Le lettré, on va le retrouver dans le présent volume, mais on y va rencontrer aussi un Monselet inattendu, qui tient plus du Père de Famille de Diderot que de la Vie de Bohème de Mûrger, quoiqu’il ait fréquenté, aimé et chanté Schaunard.

Oui, il y avait, chez Charles Monselet, un homme simple, exquis et bon, une sorte de Sterne familial, j’appuie sur le mot, qu’on va découvrir dans le livre que voici. M. André Monselet, fin lettré lui-même, esprit juste, pénétrant, attendri, tout dévoué — on le comprend de reste — à la chère mémoire de son père, nous donne aujourd’hui, dans son intéressant volume, un délicieux Journal de la jeunesse de Monselet et des lettres tout à fait remarquables, pénétrantes et émues, de la vieillesse de l’écrivain.
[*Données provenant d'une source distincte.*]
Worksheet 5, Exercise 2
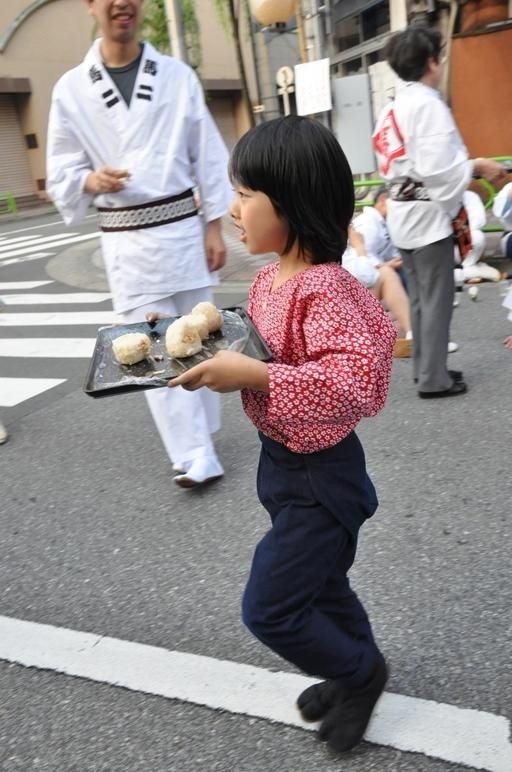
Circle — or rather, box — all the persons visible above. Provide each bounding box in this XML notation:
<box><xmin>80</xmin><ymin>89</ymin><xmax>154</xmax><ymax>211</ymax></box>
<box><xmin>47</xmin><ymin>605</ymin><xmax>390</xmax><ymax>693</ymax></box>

<box><xmin>140</xmin><ymin>114</ymin><xmax>398</xmax><ymax>756</ymax></box>
<box><xmin>341</xmin><ymin>155</ymin><xmax>511</xmax><ymax>368</ymax></box>
<box><xmin>45</xmin><ymin>0</ymin><xmax>235</xmax><ymax>494</ymax></box>
<box><xmin>370</xmin><ymin>30</ymin><xmax>509</xmax><ymax>406</ymax></box>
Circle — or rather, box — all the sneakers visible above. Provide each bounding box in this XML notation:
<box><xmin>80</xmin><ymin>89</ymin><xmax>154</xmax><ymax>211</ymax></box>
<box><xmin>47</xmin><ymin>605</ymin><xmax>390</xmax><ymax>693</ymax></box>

<box><xmin>317</xmin><ymin>657</ymin><xmax>388</xmax><ymax>753</ymax></box>
<box><xmin>477</xmin><ymin>260</ymin><xmax>500</xmax><ymax>281</ymax></box>
<box><xmin>297</xmin><ymin>677</ymin><xmax>340</xmax><ymax>721</ymax></box>
<box><xmin>172</xmin><ymin>459</ymin><xmax>226</xmax><ymax>486</ymax></box>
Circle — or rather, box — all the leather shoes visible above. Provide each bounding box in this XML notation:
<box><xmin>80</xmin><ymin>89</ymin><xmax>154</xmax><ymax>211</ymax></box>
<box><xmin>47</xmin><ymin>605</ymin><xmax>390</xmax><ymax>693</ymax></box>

<box><xmin>415</xmin><ymin>370</ymin><xmax>462</xmax><ymax>381</ymax></box>
<box><xmin>419</xmin><ymin>382</ymin><xmax>466</xmax><ymax>399</ymax></box>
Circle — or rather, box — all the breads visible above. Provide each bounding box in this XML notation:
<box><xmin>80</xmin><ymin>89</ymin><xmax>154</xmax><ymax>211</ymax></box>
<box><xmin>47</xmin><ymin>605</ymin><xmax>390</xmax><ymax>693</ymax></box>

<box><xmin>165</xmin><ymin>319</ymin><xmax>202</xmax><ymax>359</ymax></box>
<box><xmin>111</xmin><ymin>333</ymin><xmax>151</xmax><ymax>364</ymax></box>
<box><xmin>179</xmin><ymin>314</ymin><xmax>209</xmax><ymax>340</ymax></box>
<box><xmin>191</xmin><ymin>301</ymin><xmax>223</xmax><ymax>333</ymax></box>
La vieillesse de Monselet ! Voilà un mot que j’aurais grande envie de raturer. On peut dire que Charles Monselet vécut et mourut jeune. La maladie ne lui avait rien enlevé de sa vive et la dernière fois que je le vis, au coin de l’avenue Frochot, très souffrant, amaigri, il me dit aussi gaiement qu’autrefois, en ses années rieuses :

— Ah çà ! mais ils « persistent », les lecteurs officiels de la Comédie-Française ? Je le l’avoue, je guignais une de leurs places et — quelle ironie ! — c’est la mort qui me guette, moi ! Je disparaîtrai sans avoir eu ce que ma gourmandise a toujours souhaité : un petit coin dans un fromage de Hollande, comme le rat du bon La Fontaine. Adieu, cher ami !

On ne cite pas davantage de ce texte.